Su deseo es aclarar algunos puntos del artículo ‘La Barqueta: un refugio de vida silvestre amenazado’ , publicado el 31 de diciembre, que recogía las quejas de residentes de las zonas colindantes y miembros del Comité Pro Rescate de La Barqueta.
Los testimonios señalaban la restricción del acceso de los turistas a la playa y la construcción desmesurada de proyectos dentro de los terrenos públicos, que afectan el hábitat silvestre, especialmente los humedales, manglares y especies de ballenas y tortugas.
Igualmente, el artículo recogía críticas al traspaso de terrenos del refugio en beneficio de algunas familias, con el convencimiento de que había ‘coimas’ de por medio.
Samudio propone una versión alterna.
Según esta versión, la familia Anguizola Araúz cuenta con planos y títulos de propiedad que datan de 1915 .
En relación a las supuestas coimas, dice: ‘¿Será que toda la vida, desde 1915, se viene coimeando?’.
‘Todo esto es falso. Nunca se ha dado ningún pago a personas del gobierno’, declaró.
Por el contrario, Samudio asegura que los propietarios de los proyectos construidos se esfuerzan en conservar las áreas boscosas y humedales del Refugio de Vida Silvestre Playa La Barqueta Agrícola, al brindar a los funcionarios de la Autoridad Nacional del Ambiente (Anam) ayuda para la liberación de las tortugas.
‘En ocasiones, facilitamos a los funcionarios equipos, transporte y nos aseguramos de que no se hagan quemas en el verano’, dijo.
Según Samudio, los vecinos y miembros del Comité Pro Rescate que ‘han osado’ hacer falsos señalamientos están equivocados.
‘Aquí solo hay intereses personales. Si de verdad ellos estuviesen luchando por el refugio, fueran los primeros en ayudar a los funcionarios de la Anam a liberar tortugas, pero ni eso han hecho; no conocen ni las fechas de temporadas en que esto ocurre’, argumentó.

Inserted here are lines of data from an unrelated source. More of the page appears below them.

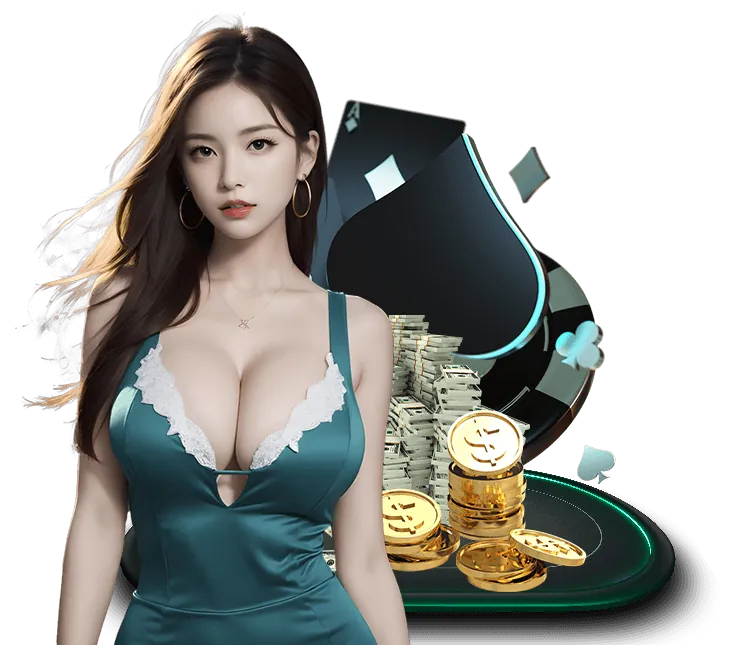 Chiến lược casino trực tuyến 789p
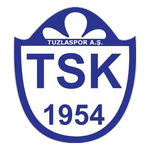 Tuzlaspor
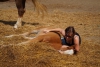· 1100 x 732 pixels
· 3 ko
· Catégorie :
· Ajouté le 25/07/2014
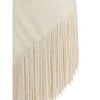 Gabriela Hearst Ursin Top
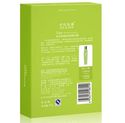  Anti Wrinkle fine lines firming Essence Eye cream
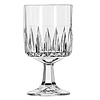 Libbey Kieliszek do wody, soków, koktajli 310 ml Winchester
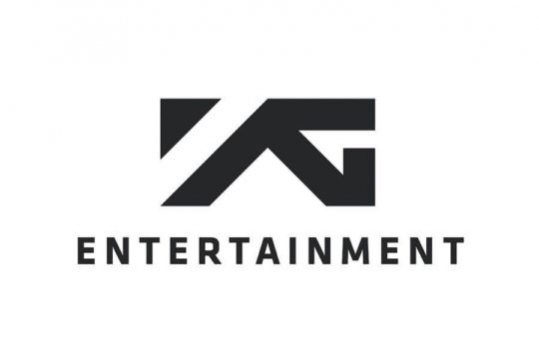YG-Entertainment-540x36098
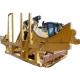 1422mm Dia Pipe Carrier Tracked Vehicle Pipeline Carrier Construction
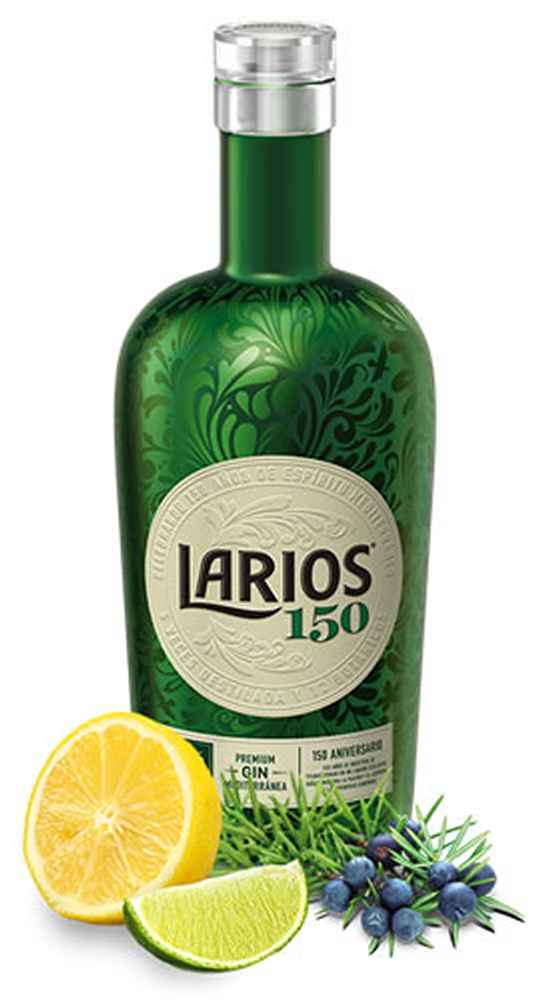 Бурбон jim beam: история, обзор вкуса и видов + как пить и отличить подделку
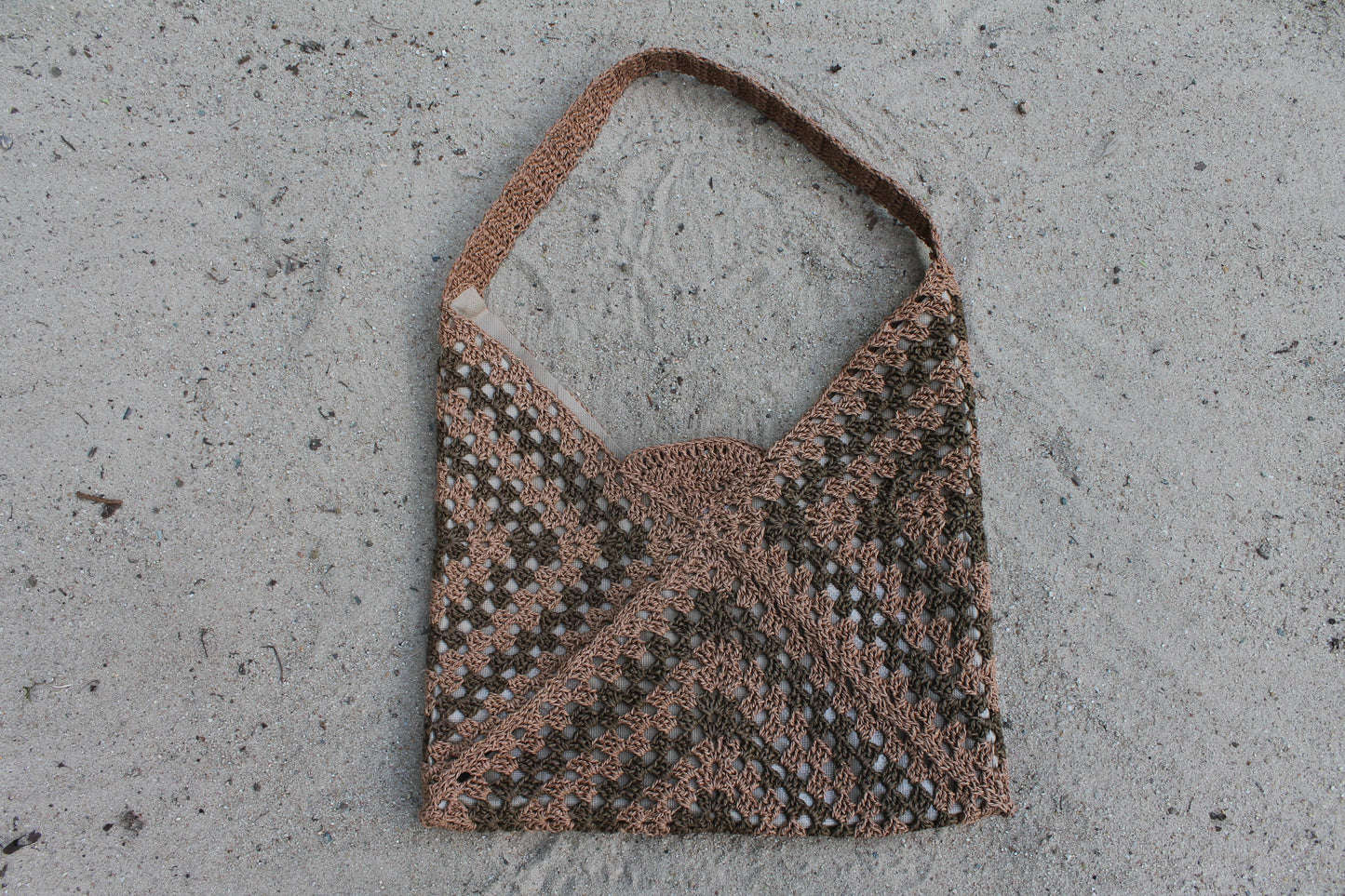 Strandtasche Venus XL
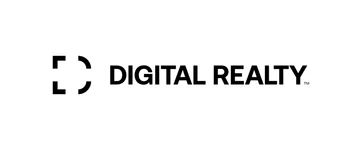 Digital Realty logo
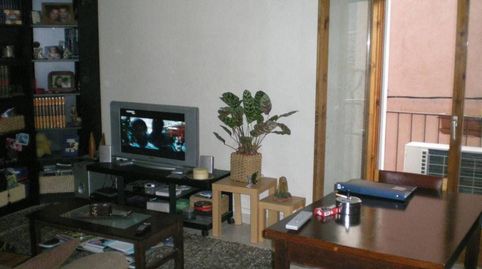 DÚPLEX EN VENTA, imagen 4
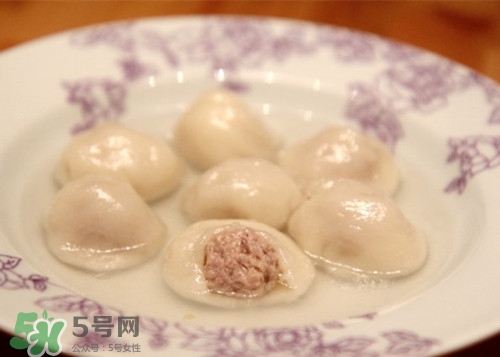 水果湯圓好吃嗎?水果湯圓的做法大全 水果湯圓好吃嗎?水果湯圓的做法大全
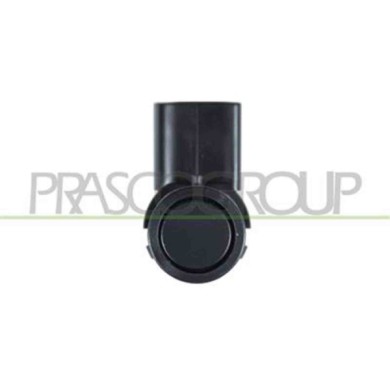 VG0212901_1.JPG Sensore Parcheggio Per Audi A6 Dal 2008 Al 2011
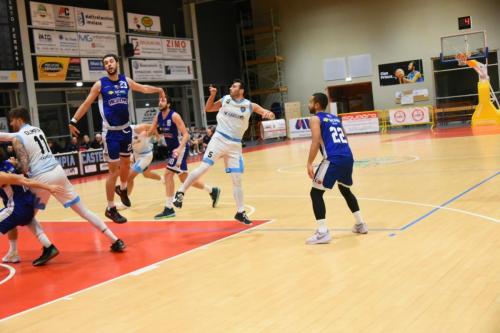 olimpia-valdiceppo-71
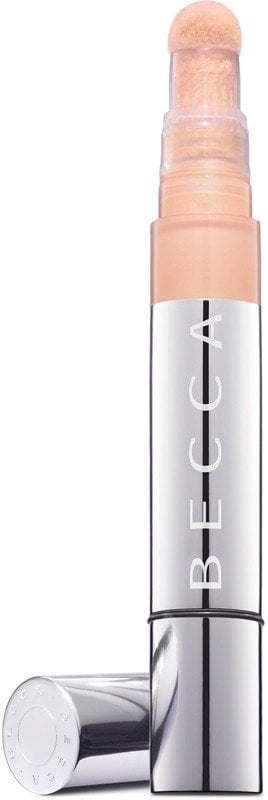 Light Shifter Brightening Concealer - 2.5 Gamma Ray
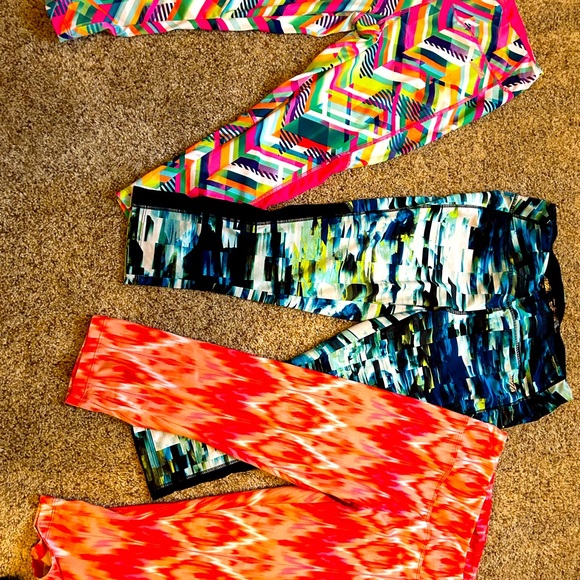 Sold - Picture 2 of 14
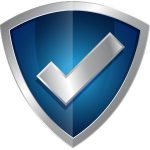 TapVPN Free VPN v2.0.20 Pro APK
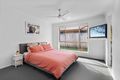 Property photo of 3 Mowburra Place Caloundra West QLD 4551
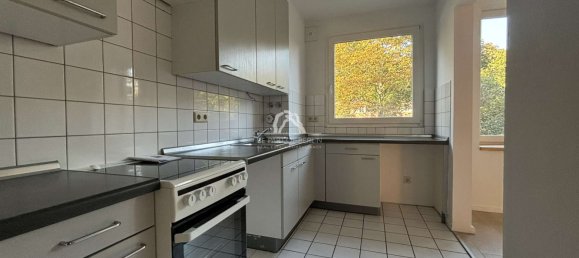 Квартира с 3 спальнями в Нойкёльн, Германия № 84663 7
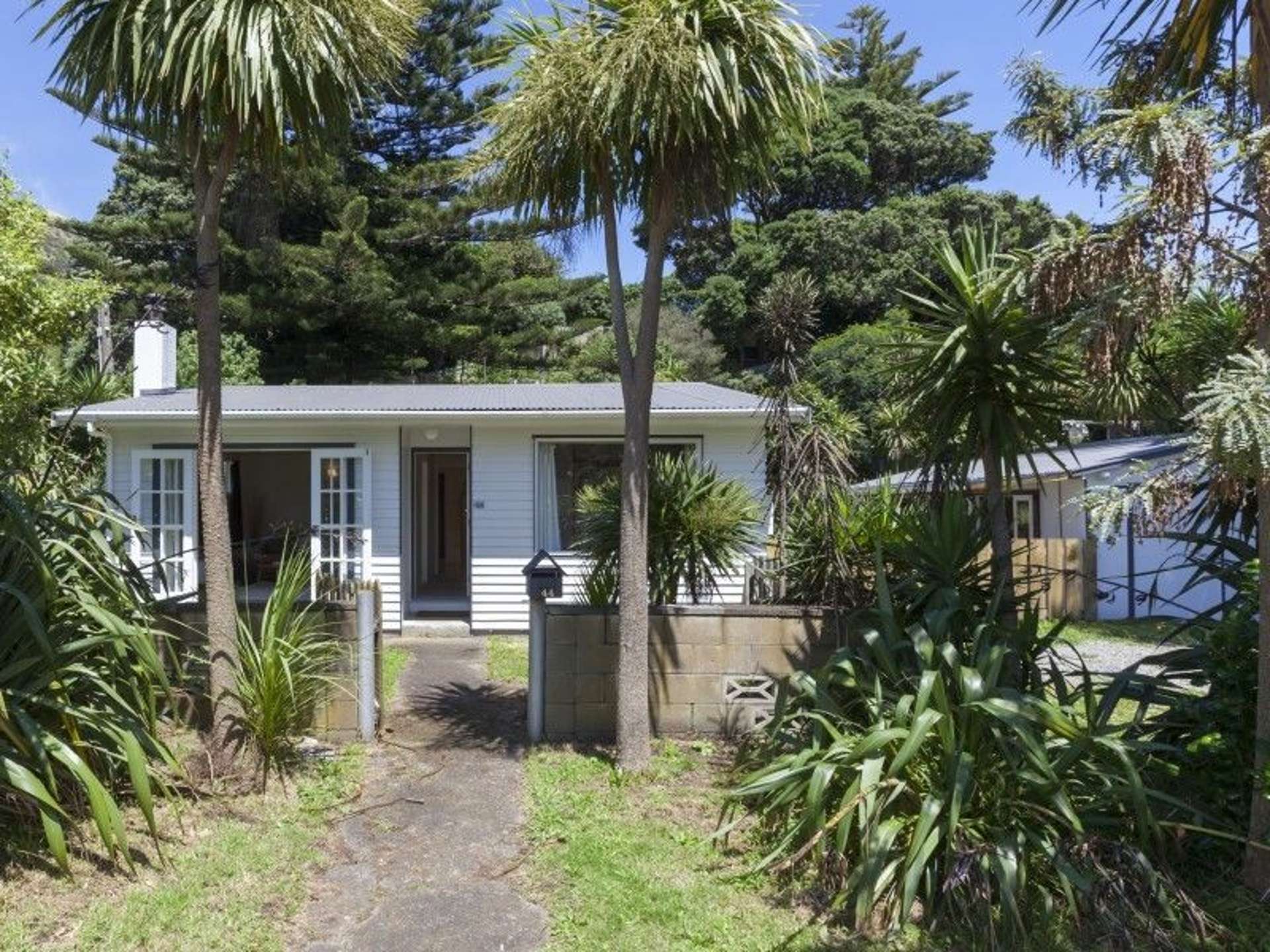 44 Ocean Road Paekakariki_0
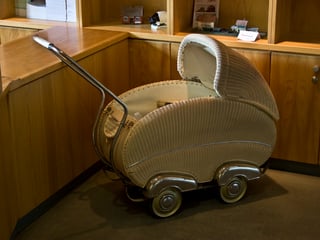 Picture of Baby transport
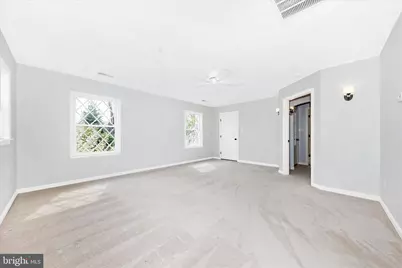 6735 Burkittsville Road, Middletown, MD 21769 - Photo 30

En relación al acceso a la playa, Samudio asegura que ‘está debidamente delimitado en los planos. Los turistas nacionales y extranjeros entran sin ningún problema’.
‘La playa es completamente libre’, dijo. ‘Nosotros no controlamos a los guardaparques. Aunque son pocos, ellos cumplen con sus funciones con la Anam y prueba de ello es que son muchas las diferencias que hemos tenido. Ellos se ubican en la entrada para cobrar a los turistas por ingresar al parque y no para cuidar nuestras propiedades’.
El Refugio de Vida Silvestre Playa La Barqueta Agrícola, creado el 2 de agosto de 1994 por el entonces Instituto de Recursos Naturales Renovables (Inrenare), incluía originalmente 5 mil hectáreas de playas, humedales y zonas boscosas.
El objetivo de delimitar el área del refugio y darle constitución legal era facilitar la conservación y protección de esta zona de anidación de tortugas marinas, aves migratorias y especies endémicas, preservar zonas de manglar por su significativa importancia ecológica para la región.
El plan original también buscaba la promoción del ecoturismo como un instrumento para la sustentación ecológica y económica de la unidad de manejo.